Bass has authored four books. His first book, Stay the Hand of Venegeance: The Politics of War Crimes Tribunals, was published in 2000. Published in 2008, his second book, Freedom's Battle: The Origins of Humanitarian Intervention, was placed on The New York Times 100 Notable Books of 2008 and The Washington Post's Best Books of 2008.

Published in 2013, his third book, The Blood Telegram: Nixon, Kissinger, and a Forgotten Genocide, covered the 1971 Bangladesh Genocide. The book received critical aclaim, becoming a Pulitzer prize non-fiction finalist in 2014. It was also award the Arthur Ross Book Award from the Council on Foreign Relations, the Lionel Gelber Prize, the Cundill Prize in Historical Literature, and the 2013 Ramnath Goenka Award.

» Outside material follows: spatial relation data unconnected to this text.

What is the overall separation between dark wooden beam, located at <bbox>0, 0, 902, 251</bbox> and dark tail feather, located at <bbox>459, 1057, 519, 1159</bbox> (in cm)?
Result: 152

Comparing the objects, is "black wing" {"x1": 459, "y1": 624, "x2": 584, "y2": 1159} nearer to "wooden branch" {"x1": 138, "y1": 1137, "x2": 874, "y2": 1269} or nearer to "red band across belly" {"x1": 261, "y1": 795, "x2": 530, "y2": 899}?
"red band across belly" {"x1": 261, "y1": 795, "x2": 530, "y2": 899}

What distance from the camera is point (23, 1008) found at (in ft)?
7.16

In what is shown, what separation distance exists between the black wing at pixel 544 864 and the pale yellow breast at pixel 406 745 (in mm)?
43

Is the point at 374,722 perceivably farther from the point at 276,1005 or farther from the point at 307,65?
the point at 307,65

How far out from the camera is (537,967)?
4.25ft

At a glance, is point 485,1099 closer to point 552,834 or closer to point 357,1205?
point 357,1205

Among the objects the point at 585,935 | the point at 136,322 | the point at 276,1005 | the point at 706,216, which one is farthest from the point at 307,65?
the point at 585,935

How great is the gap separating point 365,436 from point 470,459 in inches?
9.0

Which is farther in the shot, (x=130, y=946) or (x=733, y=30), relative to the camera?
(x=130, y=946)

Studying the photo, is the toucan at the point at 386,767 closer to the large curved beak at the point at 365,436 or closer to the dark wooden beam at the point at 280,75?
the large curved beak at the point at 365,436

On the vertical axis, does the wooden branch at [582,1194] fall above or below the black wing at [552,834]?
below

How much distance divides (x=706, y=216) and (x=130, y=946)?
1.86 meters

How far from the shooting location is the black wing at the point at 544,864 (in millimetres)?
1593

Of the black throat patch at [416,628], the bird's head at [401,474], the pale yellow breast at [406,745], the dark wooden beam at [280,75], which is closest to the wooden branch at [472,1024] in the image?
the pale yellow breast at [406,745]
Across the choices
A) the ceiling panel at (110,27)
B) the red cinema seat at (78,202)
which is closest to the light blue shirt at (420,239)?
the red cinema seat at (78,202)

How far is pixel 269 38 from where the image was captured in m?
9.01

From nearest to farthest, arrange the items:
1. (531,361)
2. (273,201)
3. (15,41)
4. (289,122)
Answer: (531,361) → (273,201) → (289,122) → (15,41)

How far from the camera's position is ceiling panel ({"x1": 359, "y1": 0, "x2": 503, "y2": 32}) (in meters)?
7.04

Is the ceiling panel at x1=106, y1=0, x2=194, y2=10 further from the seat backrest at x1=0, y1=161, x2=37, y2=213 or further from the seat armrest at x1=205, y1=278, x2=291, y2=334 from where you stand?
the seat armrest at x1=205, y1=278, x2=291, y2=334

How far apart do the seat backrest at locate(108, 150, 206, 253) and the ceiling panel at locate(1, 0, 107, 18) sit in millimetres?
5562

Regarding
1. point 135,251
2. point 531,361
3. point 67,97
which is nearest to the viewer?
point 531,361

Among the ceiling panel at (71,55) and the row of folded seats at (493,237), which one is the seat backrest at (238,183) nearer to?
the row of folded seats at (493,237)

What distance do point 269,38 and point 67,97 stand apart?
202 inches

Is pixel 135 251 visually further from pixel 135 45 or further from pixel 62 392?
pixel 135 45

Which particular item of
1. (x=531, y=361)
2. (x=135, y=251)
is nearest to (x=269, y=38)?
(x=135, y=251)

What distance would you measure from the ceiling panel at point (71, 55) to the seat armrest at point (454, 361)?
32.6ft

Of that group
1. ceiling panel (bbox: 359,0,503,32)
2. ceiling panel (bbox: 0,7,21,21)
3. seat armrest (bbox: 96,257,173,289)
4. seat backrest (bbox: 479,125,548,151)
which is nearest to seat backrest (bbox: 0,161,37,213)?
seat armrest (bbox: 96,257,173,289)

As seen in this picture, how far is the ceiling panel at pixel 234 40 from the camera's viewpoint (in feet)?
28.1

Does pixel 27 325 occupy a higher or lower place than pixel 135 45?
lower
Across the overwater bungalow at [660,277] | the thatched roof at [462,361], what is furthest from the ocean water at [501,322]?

Bass published his fourth book, Judgment at Tokyo: World War II on Trial and the Making of Modern Asia in 2023. It was placed on best books lists for The New York Times, The Washington Post, The New Yorker, The Economist, Foreign Affairs, and other publications. It was placed on the Cundill Prize Shortlist and the Baillie Gifford Prize Longlist; it was a Mark Lynton History Prize Finalist.

== Other work ==
He has written for The New York Times, The New Yorker, The Washington Post, The Atlantic, The Los Angeles Times, The Boston Globe, Foreign Affairs, and other publications.

== Bibliography ==

=== Books ===
- Bass, Gary (2023). "Judgment at Tokyo: World War II on Trial and the Making of Modern Asia"
- Bass, Gary (2013). "The Blood Telegram: Nixon, Kissinger, and a Forgotten Genocide"
- Bass, Gary (2008). "Freedom's Battle: The Origins of Humanitarian Intervention"
- Bass, Gary (2000). "Stay the Hand of Vengeance: The Politics of War Crimes Tribunals"

=== Selected publications ===

- Bass, Gary (2004). "Just Post Bellum"
- Bass, Gary. "The Indian Way of Humanitarian Intervention"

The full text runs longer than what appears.